Arbeitsauftrag A
Gib den Abschnitt des Gartenbau-Interviews von „Fleischer: Nein! Wir“ bis „Jungpflanzenproduktion oder Kulturpilzanbau.“ wortgetreu wieder.
Arbeitsauftrag B
Welche Betriebe bezieht der Verordnungsentwurf laut dem Gartenbau-Interview zunächst lediglich ein?
Arbeitsauftrag C
Wie könnte das Gartenbau-Interview nach seinem letzten Satz weitergehen? Schreibe die Fortsetzung.

Ausgewählter Auszug
════
Außerdem kam es in der zweiten Jahreshälfte von 2021 zu deutlichen Verteuerungen bei Dünger, Pflanzenschutzmitteln, Verpackungen, Folien und Vliesen sowie der Logistik. Der Ukraine-Krieg hat die damit einhergehenden Marktverwerfungen nochmals deutlich verschärft. Vor diesem Hintergrund begrüßen wir natürliche jede Bemühung der Bundesregierung, die Auswirkungen auf die heimische Wirtschaft und regionale Wertschöpfung abzumildern.

Uneingeschränkt?

Fleischer: Nein! Wir bemängeln, dass der Verordnungsentwurf zunächst lediglich die direktzahlungsberechtigten Betriebe einbezieht und damit nur einen Teil des Gartenbaus abdeckt. Insbesondere fehlen noch Angebote für die besonders betroffenen energieintensiven Unterglasbetriebe, wie beispielsweise jene mit Gemüse, Jungpflanzenproduktion oder Kulturpilzanbau.

Wie wirksam sind die in Aussicht gestellten Zahlungen - zum Beispiel 348 Euro/ha für den Freilandgemüsebau- für die Betriebe?

Fleischer: Das ist ohne Frage eine hilfreiche Unterstützung. Die Zahlungen können aber natürlich keine komplette Kompensation für die aktuelle wirtschaftliche Lage sein. Außerdem ist die enorme Diskrepanz zu 126 Euro/ha bei Obstflächen nicht erklärbar.

Die Studie des Thünen-Institutes spricht in ihrer Betroffenheitsanalyse vom Gartenbau im geschützten Anbau insgesamt. Das findet sich in der Unterstützung nicht wider. Das wird Ihnen nicht gefallen…

Fleischer: Nein! Aber das ist ein sehr wichtiger Punkt: Das Thünen-Institut nennt ausdrücklich auch den Zierpflanzenbau unter Glas als betroffenen Sektor. Hier fordern wir eine äquivalente Unterstützung für die Unternehmen. Die Beschränkung auf den Ernährungssektor ist in der einschlägigen EU-Verordnung nicht gefordert.

Vielmehr spricht die EU-Verordnung davon, dass die Maßnahme zur Ernährungssicherung beitragen oder Marktungleichgewichte beseitigen soll. Die Belastungssituation im geschützten Anbau ist in allen Bereichen, im Gemüsebau, genauso wie im Zierpflanzenbau, dem Pilzanbau und der Jungpflanzenerzeugung gleich hoch. Wir fordern deshalb ausdrücklich für alle Bereiche eine Unterstützung ein.

Bundeslandwirtschaftsminister Özdemirhat eine unbürokratische Auszahlung der Mittel zugesagt. Wird das gewählte Verfahren - keine Antragstellung für Betriebe mit Greening-Förderung, Auszahlung durch die Sozialversicherung für Landwirtschaft, Forsten und Gartenbau (SVLFG) - diesem Anspruch gerecht?
════
(Einträge aus einer Datenquelle)

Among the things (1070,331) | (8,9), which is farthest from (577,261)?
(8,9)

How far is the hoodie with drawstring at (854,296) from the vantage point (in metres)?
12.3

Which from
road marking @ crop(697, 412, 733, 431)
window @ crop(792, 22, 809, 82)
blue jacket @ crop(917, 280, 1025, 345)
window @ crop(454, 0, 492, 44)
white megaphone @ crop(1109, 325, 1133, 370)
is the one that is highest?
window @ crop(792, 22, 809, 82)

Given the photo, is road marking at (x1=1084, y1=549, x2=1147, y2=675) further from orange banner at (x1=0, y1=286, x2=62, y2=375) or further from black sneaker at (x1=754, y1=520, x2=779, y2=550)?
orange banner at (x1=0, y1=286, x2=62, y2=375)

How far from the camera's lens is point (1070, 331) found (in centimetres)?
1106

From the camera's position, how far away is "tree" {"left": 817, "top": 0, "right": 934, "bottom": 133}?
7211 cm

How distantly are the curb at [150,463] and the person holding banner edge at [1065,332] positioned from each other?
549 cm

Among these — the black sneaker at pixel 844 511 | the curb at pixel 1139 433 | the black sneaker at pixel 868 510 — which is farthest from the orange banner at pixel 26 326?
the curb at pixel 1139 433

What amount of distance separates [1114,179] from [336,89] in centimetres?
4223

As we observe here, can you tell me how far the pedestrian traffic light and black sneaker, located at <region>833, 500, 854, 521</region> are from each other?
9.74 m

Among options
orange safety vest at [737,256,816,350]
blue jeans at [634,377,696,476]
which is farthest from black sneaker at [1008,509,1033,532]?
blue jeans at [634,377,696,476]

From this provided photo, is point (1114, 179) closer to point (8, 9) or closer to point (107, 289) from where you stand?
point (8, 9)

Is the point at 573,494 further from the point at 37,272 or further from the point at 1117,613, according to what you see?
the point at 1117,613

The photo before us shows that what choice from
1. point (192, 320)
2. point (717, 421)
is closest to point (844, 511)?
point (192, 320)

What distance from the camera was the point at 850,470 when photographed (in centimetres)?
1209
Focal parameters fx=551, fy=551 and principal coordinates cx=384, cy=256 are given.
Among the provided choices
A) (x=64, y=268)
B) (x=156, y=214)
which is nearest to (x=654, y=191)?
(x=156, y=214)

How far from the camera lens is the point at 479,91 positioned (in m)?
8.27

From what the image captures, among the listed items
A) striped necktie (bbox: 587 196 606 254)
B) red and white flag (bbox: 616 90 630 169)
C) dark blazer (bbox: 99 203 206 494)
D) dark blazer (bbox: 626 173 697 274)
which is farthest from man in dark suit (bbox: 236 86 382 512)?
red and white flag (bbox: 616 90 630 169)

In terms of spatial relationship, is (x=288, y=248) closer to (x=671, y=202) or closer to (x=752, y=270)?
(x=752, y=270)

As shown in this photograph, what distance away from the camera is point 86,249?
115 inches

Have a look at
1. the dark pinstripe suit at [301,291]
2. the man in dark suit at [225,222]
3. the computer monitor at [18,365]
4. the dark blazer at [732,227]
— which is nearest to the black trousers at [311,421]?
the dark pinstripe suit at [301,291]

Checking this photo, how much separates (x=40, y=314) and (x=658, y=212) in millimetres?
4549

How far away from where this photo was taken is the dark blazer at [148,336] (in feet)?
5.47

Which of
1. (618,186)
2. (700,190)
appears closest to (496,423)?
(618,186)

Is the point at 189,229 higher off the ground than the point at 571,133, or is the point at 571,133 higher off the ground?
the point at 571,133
════
Erwartete Antwort A
Fleischer: Nein! Wir bemängeln, dass der Verordnungsentwurf zunächst lediglich die direktzahlungsberechtigten Betriebe einbezieht und damit nur einen Teil des Gartenbaus abdeckt. Insbesondere fehlen noch Angebote für die besonders betroffenen energieintensiven Unterglasbetriebe, wie beispielsweise jene mit Gemüse, Jungpflanzenproduktion oder Kulturpilzanbau.

Erwartete Antwort B
Die direktzahlungsberechtigten Betriebe.

Erwartete Antwort C
Fleischer: Davon gehe ich unter den aktuellen Bedingungen und Zusagen aus. Das relativ einfache Verfahren über die SVLFG gibt zudem eine gute Vorlage für das folgende Kleinbeihilfeprogramm für Obst- und Gemüsebaubetriebe mit Unterglasanbau, das über die Bundesanstalt für Landwirtschaft und Ernährung (BLE) abgewickelt werden soll.

Was erwarten Sie hinsichtlich dessen Ausstattung und Ausgestaltung?

Fleischer: Neben den unbedingt notwendigen unbürokratischen Ansatz vor allem eine ausreichende Mittelausstattung. Damit meine ich, dass es vergleichbare Unterstützungsleistungen zum ersten Hilfsprogramm gibt. Ich erwarte eine Gleichbehandlung der Betriebe.

In etwa zeitgleich mit den Beihilfen werden die Betriebe ihre Bescheide für die zu zahlenden höheren Berufsgenossenschaftsbeiträge bekommen. Mit welchen Beitragssteigerungen müssen die Gartenbaubetriebe rechnen?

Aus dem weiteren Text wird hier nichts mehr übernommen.